Interessante, altresì, è il passaggio motivazionale sopra ricordato e cioè:
Il reato di sottrazione fraudolenta al pagamento di imposte di cui all’art. 11 d.lg. n. 74 del 2000 è reato di pericolo concreto, caratterizzato dal compimento di atti simulati o fraudolenti al fine di rendere in tutto od in parte inefficace la procedura di riscossione coattiva. Il giudizio in merito alla condotta posta in essere dall’agente e volta alla sottrazione fraudolenta di beni deve necessariamente tenere conto della valutazione in riferimento all’idoneità del restante patrimonio del soggetto, ovvero, della capacità del patrimonio del contribuente, al netto degli atti dispositivi effettuati, di soddisfare comunque la pretesa tributaria.Cassazione penale, sez. III, 24/02/2016, n. 13233.
Balza agli occhi, quindi, la diversità tra la tutela penale e la tutela civile: invero, ai fini dell’azione revocatoria ex art. 2901 c. c.:
A fondamento dell’azione revocatoria ordinaria non è richiesta la totale compromissione dellaconsistenza patrimoniale del debitore, ma soltanto il compimento di un atto che renda più incerto o difficile il soddisfacimento del credito, che può consistere non solo in una variazione quantitativa del patrimonio del debitore, ma anche in una modificazione qualitativa di esso, come accade a fronte del denaro, derivante dalla compravendita.
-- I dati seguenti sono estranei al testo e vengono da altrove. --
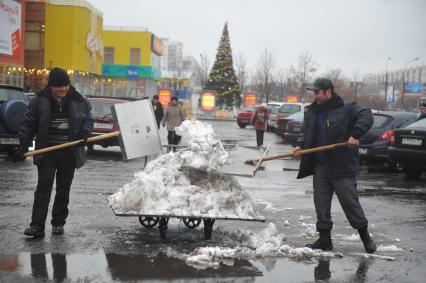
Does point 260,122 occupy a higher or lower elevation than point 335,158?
lower

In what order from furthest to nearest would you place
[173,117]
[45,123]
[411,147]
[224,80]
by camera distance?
[224,80], [173,117], [411,147], [45,123]

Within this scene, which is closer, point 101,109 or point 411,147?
point 411,147

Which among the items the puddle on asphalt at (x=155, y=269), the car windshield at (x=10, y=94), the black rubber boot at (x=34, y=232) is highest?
the car windshield at (x=10, y=94)

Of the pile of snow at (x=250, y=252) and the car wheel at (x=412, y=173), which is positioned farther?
the car wheel at (x=412, y=173)

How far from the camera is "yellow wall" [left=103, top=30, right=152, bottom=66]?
6231cm

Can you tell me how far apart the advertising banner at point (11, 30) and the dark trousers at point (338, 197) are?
2800 centimetres

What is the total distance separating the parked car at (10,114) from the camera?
13.2 m

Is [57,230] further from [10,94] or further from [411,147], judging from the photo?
[411,147]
Cassazione civile, sez. I, 05/03/2019, n. 6384.
E, infine, interessante rilevare come, pure recentemente, Cassazione Penale, Terza Sezione, con Sentenza n. 46182 del 17-12-2021, in materia di bancarotta fraudolenta, abbia respinto la tesi del ricorrente secondo cui la cessione del ramo d’azienda non fosse distrattiva, ma al contrario garantista dei diritti dei creditori, vista la solidarietà che si crea tra cedente e cessionario: e ciò tenuto conto che tale tesi – al di là di una sua ipotetica valenza astratta – recedeva dinanzi alla considerazione di una pluralità di elementi gravemente indiziari di un’operazione fraudolenta.